Bradley Michael E, Benner Steven A
Department of Chemistry, University of Florida P,O, Box 117200, Gainesville, FL 32611-7200, USA.
BMC Evol Biol. 2005 Mar 7;5:22. doi: 10.1186/1471-2148-5-22.
Blocks of duplicated genomic DNA sequence longer than 1000 base pairs are known as low copy repeats (LCRs). Identified by their sequence similarity, LCRs are abundant in the human genome, and are interesting because they may represent recent adaptive events, or potential future adaptive opportunities within the human lineage.

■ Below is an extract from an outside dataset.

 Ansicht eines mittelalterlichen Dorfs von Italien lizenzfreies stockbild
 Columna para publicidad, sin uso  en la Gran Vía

Sequence analysis tools are needed, however, to decide whether these interpretations are likely, whether a particular set of LCRs represents nearly neutral drift creating junk DNA, or whether the appearance of LCRs reflects assembly error. Here we investigate an LCR family containing the sulfotransferase (SULT) 1A genes involved in drug metabolism, cancer, hormone regulation, and neurotransmitter biology as a first step for defining the problems that those tools must manage.
Sequence analysis here identified a fourth sulfotransferase gene, which may be transcriptionally active, located on human chromosome 16. Four regions of genomic sequence containing the four human SULT1A paralogs defined a new LCR family. The stem hominoid SULT1A progenitor locus was identified by comparative genomics involving complete human and rodent genomes, and a draft chimpanzee genome. SULT1A expansion in hominoid genomes was followed by positive selection acting on specific protein sites. This episode of adaptive evolution appears to be responsible for the dopamine sulfonation function of some SULT enzymes. Each of the conclusions that this bioinformatic analysis generated using data that has uncertain reliability (such as that from the chimpanzee genome sequencing project) has been confirmed experimentally or by a "finished" chromosome 16 assembly, both of which were published after the submission of this manuscript.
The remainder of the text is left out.